#### TO DO:
Copy exactly the lines from the one containing "Enforce laws & ordinances" through the last line of the records, both included, and nothing more.

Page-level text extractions
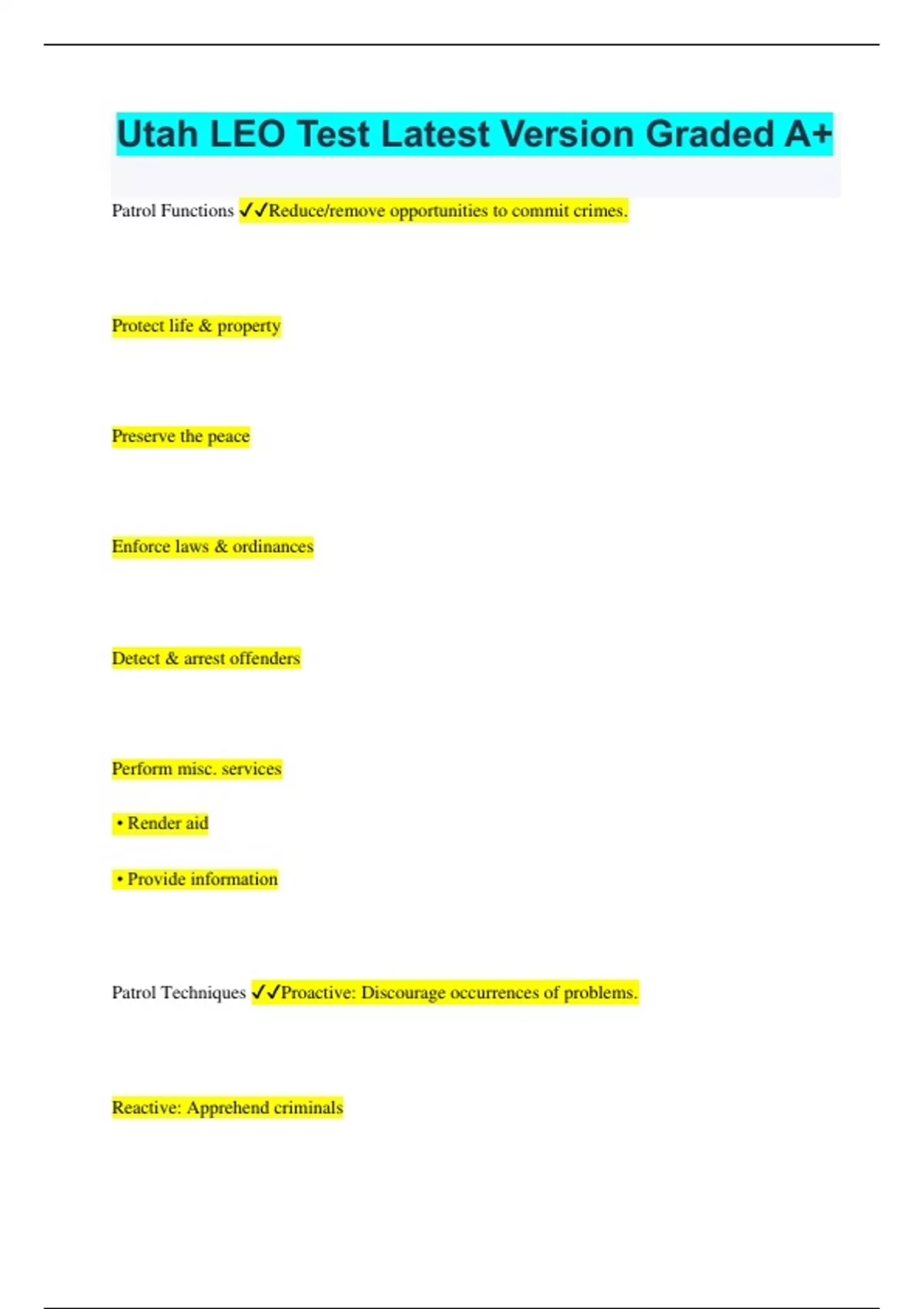 Utah LEO Test Latest Version Graded A+

Patrol Functions ✓✓Reduce/remove opportunities to commit crimes.

Protect life & property

Preserve the peace

Enforce laws & ordinances

Detect & arrest offenders

Perform misc. services

• Render aid

• Provide information

Patrol Techniques ✓✓Proactive: Discourage occurrences of problems.

Reactive: Apprehend criminals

#### EXERCISE ANSWER:
Enforce laws & ordinances

Detect & arrest offenders

Perform misc. services

• Render aid

• Provide information

Patrol Techniques ✓✓Proactive: Discourage occurrences of problems.

Reactive: Apprehend criminals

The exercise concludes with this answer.